### Selected extract
========
- Theatrical release poster
- Directed by: Alexandre Aja
- Written by: Pete Goldfinger Josh Stolberg
- Based on: Piranha 1978 film by John Sayles
- Produced by: Alexandre Aja Mark Canton Marc Toberoff Grégory Levasseur
- Starring: Elisabeth Shue; Adam Scott; Jerry O'Connell; Ving Rhames; Jessica Szohr; Steven R. McQueen; Christopher Lloyd; Richard Dreyfuss;
- Cinematography: John R. Leonetti
- Edited by: James Baxter
- Music by: Michael Wandmacher
- Production companies: Dimension Films Atmosphere Entertainment Chako Film Company Intellectual Properties Worldwide
- Distributed by: The Weinstein Company
- Release date: August 20, 2010;
- Running time: 88 minutes
- Country: United States
- Language: English
- Budget: $24 million
- Box office: $83.1 million

= Piranha 3D =

2010 film by Alexandre Aja

Piranha 3D is a 2010 American 3D action horror black comedy film that serves as a remake of the 1978 comedy horror film of the same name and the fourth installment in the Piranha film series. Directed by Alexandre Aja and written by Pete Goldfinger and Josh Stolberg, the film stars Elisabeth Shue, Adam Scott, Jerry O'Connell, Ving Rhames, Jessica Szohr, Steven R. McQueen, Christopher Lloyd, Kelly Brook and Richard Dreyfuss. During spring break on Lake Victoria, a popular waterside resort, an underground tremor releases hundreds of prehistoric, carnivorous piranhas into the lake. Local cop Julie Forester (Elisabeth Shue) must join forces with a band of unlikely strangers—though they are badly outnumbered—to destroy the ravenous creatures before everyone becomes fish food.
========
### Complete the following
(1) Copy the Piranha 3D article from "Piranha 3D is" to "becomes fish food.", changing "Lake Victoria" to "Lake Havasu".
(2) According to the Piranha 3D article, who edited the film?
The entries play no part in what is asked here.

### Records from a data collection
========
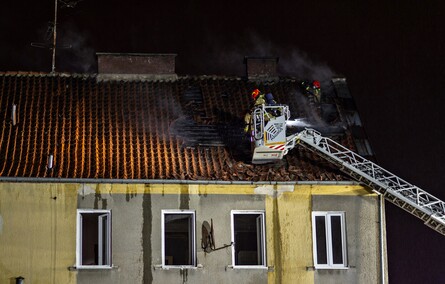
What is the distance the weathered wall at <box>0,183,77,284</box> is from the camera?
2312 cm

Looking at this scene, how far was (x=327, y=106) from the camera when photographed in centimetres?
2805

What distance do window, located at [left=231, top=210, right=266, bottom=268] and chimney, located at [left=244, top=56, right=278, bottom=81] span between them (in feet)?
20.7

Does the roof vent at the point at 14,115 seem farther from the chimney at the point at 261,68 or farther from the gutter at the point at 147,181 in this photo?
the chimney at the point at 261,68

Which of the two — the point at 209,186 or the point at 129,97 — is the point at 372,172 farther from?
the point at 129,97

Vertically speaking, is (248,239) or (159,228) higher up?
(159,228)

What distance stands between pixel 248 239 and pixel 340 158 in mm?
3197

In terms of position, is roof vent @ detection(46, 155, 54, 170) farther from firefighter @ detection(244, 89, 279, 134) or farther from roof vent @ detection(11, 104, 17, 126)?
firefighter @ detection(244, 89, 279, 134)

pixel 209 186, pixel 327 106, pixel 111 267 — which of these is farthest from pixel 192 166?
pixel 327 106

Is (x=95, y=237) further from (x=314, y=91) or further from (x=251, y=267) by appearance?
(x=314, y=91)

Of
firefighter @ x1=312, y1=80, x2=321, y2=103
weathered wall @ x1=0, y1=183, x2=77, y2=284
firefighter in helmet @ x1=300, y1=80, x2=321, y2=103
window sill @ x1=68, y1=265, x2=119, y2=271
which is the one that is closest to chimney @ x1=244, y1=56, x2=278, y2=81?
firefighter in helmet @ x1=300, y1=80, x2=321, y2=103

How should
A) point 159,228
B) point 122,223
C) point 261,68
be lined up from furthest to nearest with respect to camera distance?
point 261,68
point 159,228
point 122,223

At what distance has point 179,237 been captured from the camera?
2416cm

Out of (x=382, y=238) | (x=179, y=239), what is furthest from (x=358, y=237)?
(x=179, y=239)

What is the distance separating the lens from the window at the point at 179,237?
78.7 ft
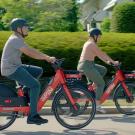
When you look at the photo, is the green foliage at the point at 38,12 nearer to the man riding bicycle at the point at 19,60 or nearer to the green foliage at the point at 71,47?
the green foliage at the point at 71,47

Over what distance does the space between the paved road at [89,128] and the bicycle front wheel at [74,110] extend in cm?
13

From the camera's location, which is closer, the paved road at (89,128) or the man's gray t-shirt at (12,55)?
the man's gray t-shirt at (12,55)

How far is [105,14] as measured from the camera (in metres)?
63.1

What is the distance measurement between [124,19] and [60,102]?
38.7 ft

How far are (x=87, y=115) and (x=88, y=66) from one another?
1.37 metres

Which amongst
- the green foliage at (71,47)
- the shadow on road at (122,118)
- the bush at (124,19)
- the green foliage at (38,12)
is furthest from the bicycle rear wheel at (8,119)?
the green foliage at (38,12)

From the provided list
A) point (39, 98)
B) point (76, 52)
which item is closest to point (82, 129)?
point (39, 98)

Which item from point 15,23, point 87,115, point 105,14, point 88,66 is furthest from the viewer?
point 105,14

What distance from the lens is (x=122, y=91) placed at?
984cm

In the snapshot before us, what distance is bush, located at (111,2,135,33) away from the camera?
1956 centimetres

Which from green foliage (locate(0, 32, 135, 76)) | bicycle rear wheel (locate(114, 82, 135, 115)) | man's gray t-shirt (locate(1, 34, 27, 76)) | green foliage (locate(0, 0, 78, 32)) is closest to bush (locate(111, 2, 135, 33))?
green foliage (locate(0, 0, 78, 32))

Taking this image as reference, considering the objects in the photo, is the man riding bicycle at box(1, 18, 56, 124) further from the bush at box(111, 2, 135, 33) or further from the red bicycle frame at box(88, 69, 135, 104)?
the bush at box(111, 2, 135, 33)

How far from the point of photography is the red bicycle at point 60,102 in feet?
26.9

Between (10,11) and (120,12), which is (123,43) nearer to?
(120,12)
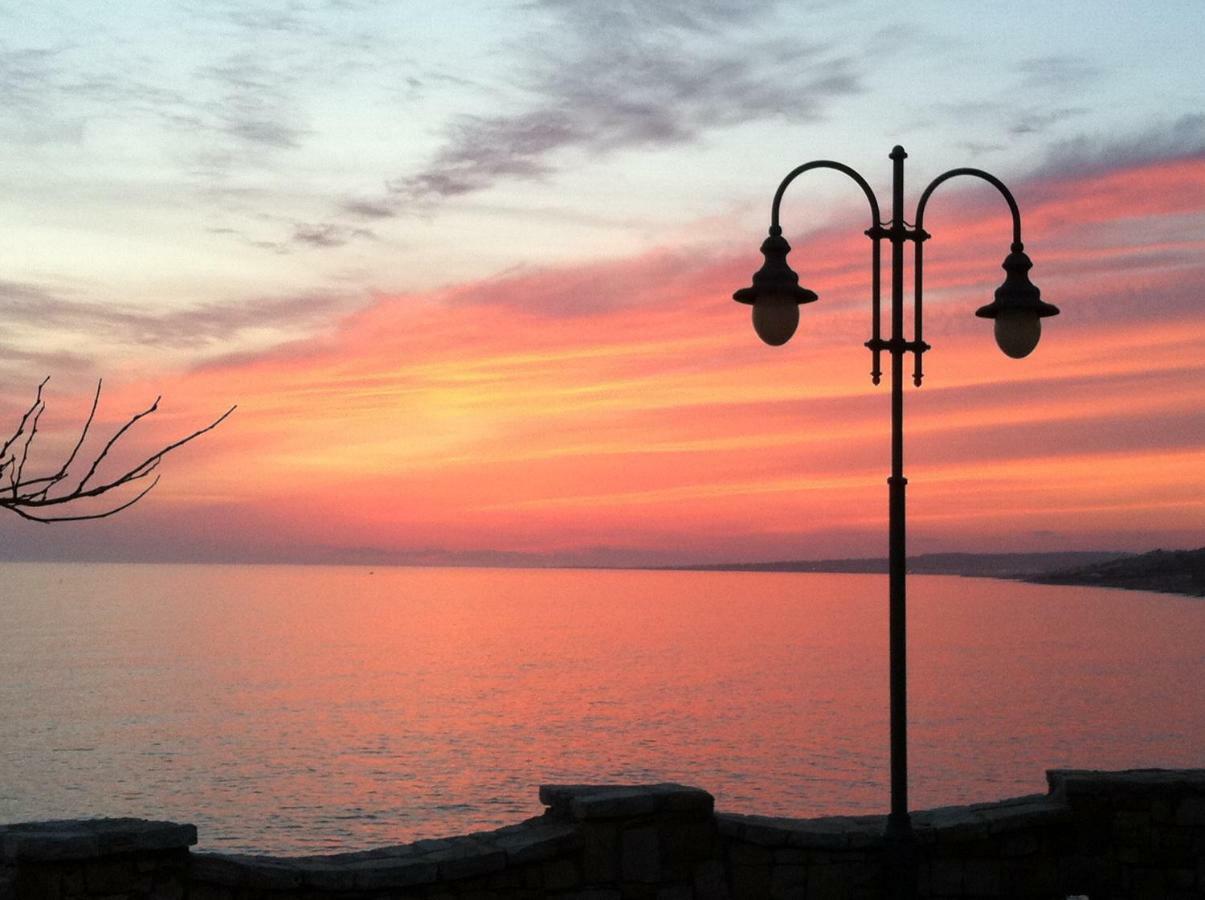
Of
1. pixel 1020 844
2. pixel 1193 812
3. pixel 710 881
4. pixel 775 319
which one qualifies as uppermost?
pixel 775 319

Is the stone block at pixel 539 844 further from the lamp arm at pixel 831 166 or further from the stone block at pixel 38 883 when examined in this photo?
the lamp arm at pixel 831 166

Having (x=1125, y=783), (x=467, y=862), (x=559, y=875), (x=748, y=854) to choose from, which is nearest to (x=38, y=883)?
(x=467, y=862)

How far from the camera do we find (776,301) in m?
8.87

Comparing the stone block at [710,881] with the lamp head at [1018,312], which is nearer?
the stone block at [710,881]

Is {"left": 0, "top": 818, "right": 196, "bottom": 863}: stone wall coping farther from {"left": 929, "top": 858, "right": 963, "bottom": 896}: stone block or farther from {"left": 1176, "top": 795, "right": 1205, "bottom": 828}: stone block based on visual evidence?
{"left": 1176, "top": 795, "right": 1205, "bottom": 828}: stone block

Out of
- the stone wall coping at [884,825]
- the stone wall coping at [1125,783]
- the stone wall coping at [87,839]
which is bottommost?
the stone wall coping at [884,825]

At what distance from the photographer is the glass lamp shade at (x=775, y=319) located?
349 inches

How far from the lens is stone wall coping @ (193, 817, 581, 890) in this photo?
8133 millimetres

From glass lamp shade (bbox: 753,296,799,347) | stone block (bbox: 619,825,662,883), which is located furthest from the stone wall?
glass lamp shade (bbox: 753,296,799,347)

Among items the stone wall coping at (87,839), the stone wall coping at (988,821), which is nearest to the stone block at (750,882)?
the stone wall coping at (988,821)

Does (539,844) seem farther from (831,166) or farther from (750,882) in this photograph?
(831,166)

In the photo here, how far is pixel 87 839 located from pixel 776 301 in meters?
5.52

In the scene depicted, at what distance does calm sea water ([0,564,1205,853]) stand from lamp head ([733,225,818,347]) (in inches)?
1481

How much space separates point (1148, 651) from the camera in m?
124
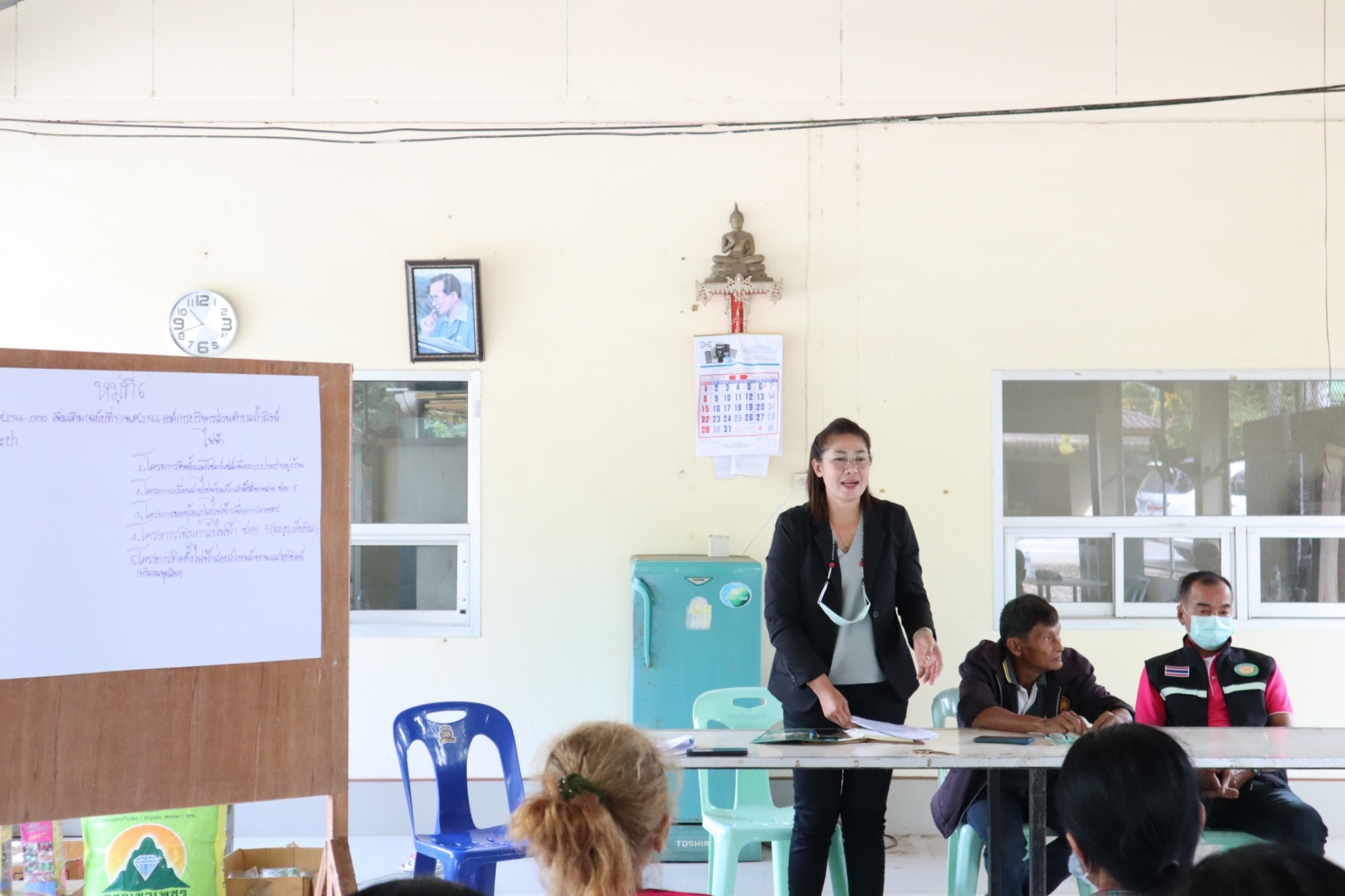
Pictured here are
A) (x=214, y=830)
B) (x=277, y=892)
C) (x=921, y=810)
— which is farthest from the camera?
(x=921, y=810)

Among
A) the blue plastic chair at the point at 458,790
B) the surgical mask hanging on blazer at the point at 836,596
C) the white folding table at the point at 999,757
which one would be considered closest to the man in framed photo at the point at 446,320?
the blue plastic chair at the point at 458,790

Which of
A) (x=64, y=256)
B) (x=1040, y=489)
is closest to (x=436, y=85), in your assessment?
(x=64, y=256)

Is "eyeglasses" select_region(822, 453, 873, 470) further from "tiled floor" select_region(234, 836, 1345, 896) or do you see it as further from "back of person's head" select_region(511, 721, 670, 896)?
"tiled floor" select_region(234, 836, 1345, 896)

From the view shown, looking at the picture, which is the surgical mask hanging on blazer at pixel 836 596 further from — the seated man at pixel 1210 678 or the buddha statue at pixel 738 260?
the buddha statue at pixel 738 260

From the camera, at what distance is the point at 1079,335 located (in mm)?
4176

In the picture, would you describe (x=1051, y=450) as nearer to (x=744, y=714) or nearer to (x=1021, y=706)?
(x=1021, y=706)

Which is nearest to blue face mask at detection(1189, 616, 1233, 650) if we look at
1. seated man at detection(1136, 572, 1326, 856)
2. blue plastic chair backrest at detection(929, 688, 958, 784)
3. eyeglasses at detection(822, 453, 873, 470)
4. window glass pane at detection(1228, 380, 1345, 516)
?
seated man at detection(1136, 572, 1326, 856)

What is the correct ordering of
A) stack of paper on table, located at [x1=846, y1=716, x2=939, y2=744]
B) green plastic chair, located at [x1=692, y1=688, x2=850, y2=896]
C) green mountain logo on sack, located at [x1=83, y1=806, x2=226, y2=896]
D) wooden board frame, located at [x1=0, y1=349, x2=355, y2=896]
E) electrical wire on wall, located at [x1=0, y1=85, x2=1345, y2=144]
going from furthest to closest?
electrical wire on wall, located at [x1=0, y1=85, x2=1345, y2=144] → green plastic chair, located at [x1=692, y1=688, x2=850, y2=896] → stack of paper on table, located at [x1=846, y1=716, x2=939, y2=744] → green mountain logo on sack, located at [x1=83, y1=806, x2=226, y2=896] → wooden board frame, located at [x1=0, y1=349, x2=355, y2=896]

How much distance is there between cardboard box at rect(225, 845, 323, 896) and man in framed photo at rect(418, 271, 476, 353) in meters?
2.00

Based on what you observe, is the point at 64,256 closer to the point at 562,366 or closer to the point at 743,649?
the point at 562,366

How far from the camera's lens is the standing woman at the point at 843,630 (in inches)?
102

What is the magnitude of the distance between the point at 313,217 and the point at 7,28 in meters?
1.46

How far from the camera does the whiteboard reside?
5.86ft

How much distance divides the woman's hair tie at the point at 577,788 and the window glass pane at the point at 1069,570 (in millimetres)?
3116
========
### Exercise answers
(1)
Piranha 3D is a 2010 American 3D action horror black comedy film that serves as a remake of the 1978 comedy horror film of the same name and the fourth installment in the Piranha film series. Directed by Alexandre Aja and written by Pete Goldfinger and Josh Stolberg, the film stars Elisabeth Shue, Adam Scott, Jerry O'Connell, Ving Rhames, Jessica Szohr, Steven R. McQueen, Christopher Lloyd, Kelly Brook and Richard Dreyfuss. During spring break on Lake Havasu, a popular waterside resort, an underground tremor releases hundreds of prehistoric, carnivorous piranhas into the lake. Local cop Julie Forester (Elisabeth Shue) must join forces with a band of unlikely strangers—though they are badly outnumbered—to destroy the ravenous creatures before everyone becomes fish food.

(2) James Baxter